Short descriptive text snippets
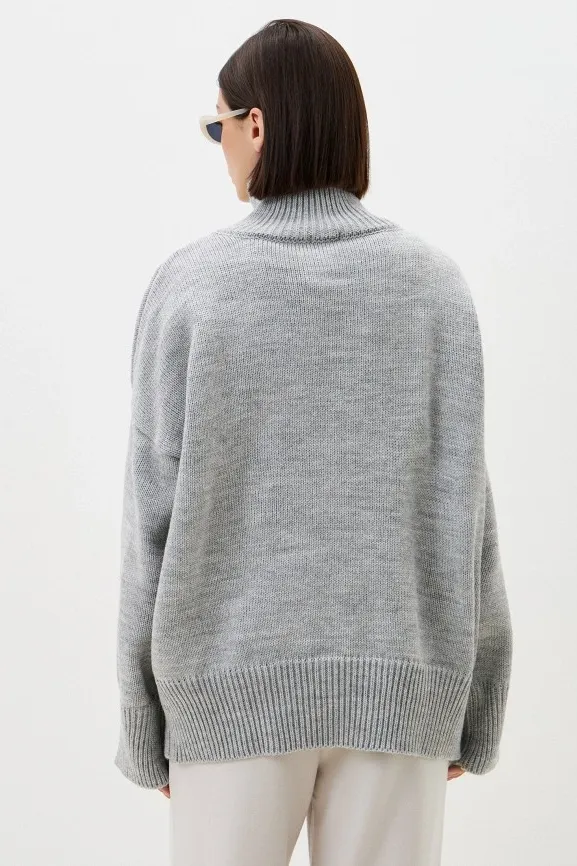 Свитер женский вязаный Лика Арт. 10158 Свитер женский вязаный Лика Арт. 10158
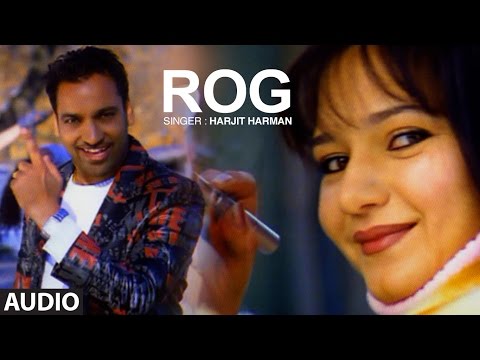 Harjit Harman: Rog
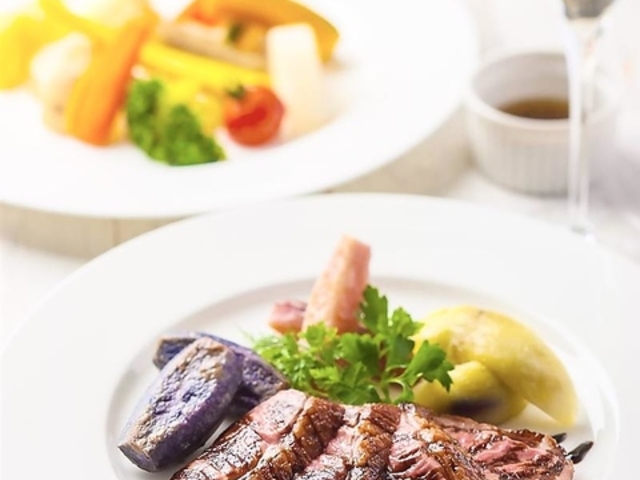 casual french cantine SEL JeB[k Z̎ʐ^1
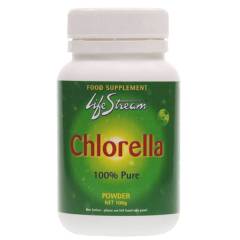 Chlorella High Strength Powder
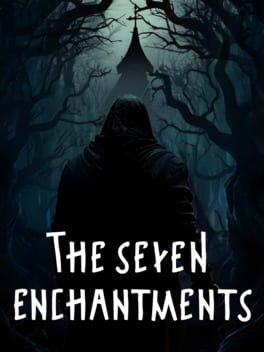 Cover The Seven Enchantments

### Task item
Copy out the text of every item above, character for character, leaving the pictures out of your answer.

### Answer area
 Свитер женский вязаный Лика Арт. 10158 Свитер женский вязаный Лика Арт. 10158
 Harjit Harman: Rog
 casual french cantine SEL JeB[k Z̎ʐ^1
 Chlorella High Strength Powder
 Cover The Seven Enchantments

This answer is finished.